Synopsis Do Glaciers Listen? by : Julie Cruikshank

Do Glaciers Listen? explores the conflicting depictions of glaciers to show how natural and cultural histories are objectively entangled in the Mount Saint Elias ranges. This rugged area, where Alaska, British Columbia, and the Yukon Territory now meet, underwent significant geophysical change in the late eighteenth and nineteenth centuries, which coincided with dramatic social upheaval resulting from European exploration and increased travel and trade among Aboriginal peoples. European visitors brought with them varying conceptions of nature as sublime, as spiritual, or as a resource for human progress. They saw glaciers as inanimate, subject to empirical investigation and measurement. Aboriginal oral histories, conversely, described glaciers as sentient, animate, and quick to respond to human behaviour. In each case, however, the experiences and ideas surrounding glaciers were incorporated into interpretations of social relations. Focusing on these contrasting views during the late stages of the Little Ice Age (1550-1900), Cruikshank demonstrates how local knowledge is produced, rather than discovered, through colonial encounters, and how it often conjoins social and biophysical processes. She then traces how the divergent views weave through contemporary debates about cultural meanings as well as current discussions about protected areas, parks, and the new World Heritage site.

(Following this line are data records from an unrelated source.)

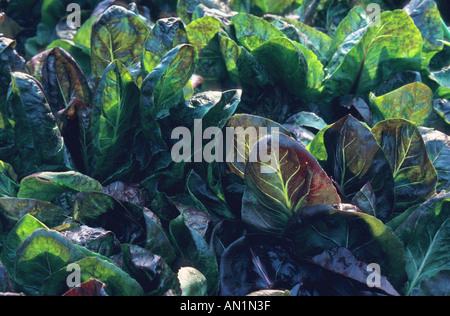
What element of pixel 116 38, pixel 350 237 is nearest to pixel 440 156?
pixel 350 237

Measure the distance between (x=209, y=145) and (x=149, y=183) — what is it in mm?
260

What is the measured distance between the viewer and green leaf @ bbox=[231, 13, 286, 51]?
183cm

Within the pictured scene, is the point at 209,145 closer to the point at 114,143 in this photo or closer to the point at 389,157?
the point at 114,143

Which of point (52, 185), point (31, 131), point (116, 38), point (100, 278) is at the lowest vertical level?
point (100, 278)

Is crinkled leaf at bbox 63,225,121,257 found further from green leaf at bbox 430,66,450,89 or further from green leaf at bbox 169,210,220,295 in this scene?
→ green leaf at bbox 430,66,450,89

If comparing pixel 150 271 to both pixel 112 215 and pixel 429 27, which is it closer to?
pixel 112 215

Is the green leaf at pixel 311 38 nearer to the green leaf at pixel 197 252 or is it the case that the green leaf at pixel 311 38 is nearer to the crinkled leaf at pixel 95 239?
the green leaf at pixel 197 252

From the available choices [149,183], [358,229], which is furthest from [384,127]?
[149,183]

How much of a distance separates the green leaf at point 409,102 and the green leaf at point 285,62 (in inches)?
11.0

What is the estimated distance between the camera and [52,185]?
149 cm

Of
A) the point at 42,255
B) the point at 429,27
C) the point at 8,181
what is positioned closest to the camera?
the point at 42,255

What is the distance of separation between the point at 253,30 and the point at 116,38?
0.53m

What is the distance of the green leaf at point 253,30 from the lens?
5.99 feet

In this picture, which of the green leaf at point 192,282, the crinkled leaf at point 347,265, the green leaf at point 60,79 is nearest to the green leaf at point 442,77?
the crinkled leaf at point 347,265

Readers interested in anthropology and Native and northern studies will find this a fascinating read and a rich addition to circumpolar literature.

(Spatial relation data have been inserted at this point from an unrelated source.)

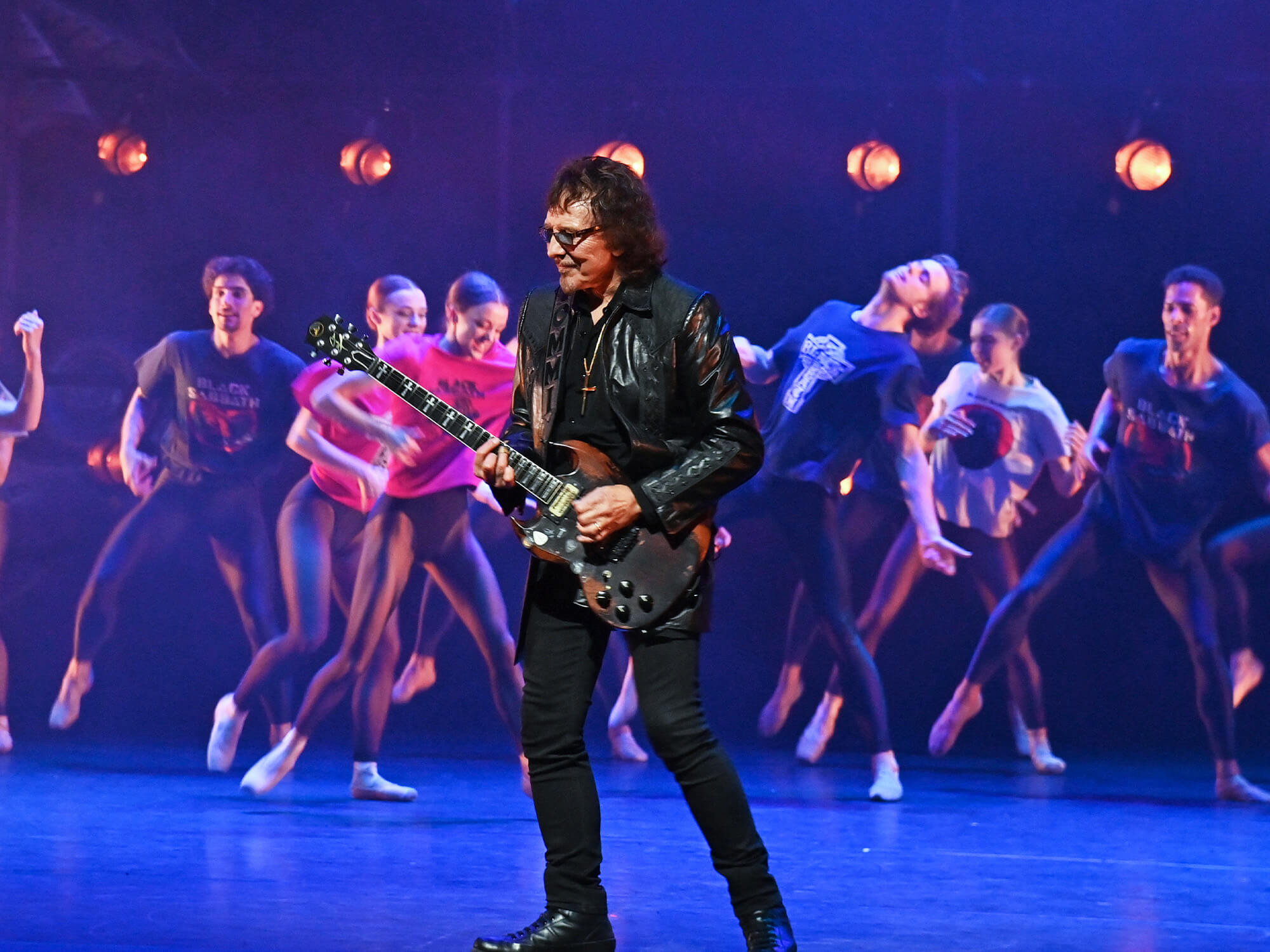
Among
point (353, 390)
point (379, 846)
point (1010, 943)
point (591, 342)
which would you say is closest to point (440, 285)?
point (353, 390)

Colonial Encounters in Southwest Canaan During the Late Bronze Age and the Early Iron Age

Colonial Encounters in Southwest Canaan During the Late Bronze Age and the Early Iron Age
Author :
Publisher : Culture and History of the Anc
Total Pages : 194
Release :
ISBN-10 : 9004432825
ISBN-13 : 9789004432826
Rating : 4/5 (25 Downloads)

Synopsis Colonial Encounters in Southwest Canaan During the Late Bronze Age and the Early Iron Age by : Ido Koch

In Colonial Encounters in Southwest Canaan during the Late Bronze Age and the Early Iron Age Koch offers a detailed analysis of local responses to colonial rule, and to its collapse.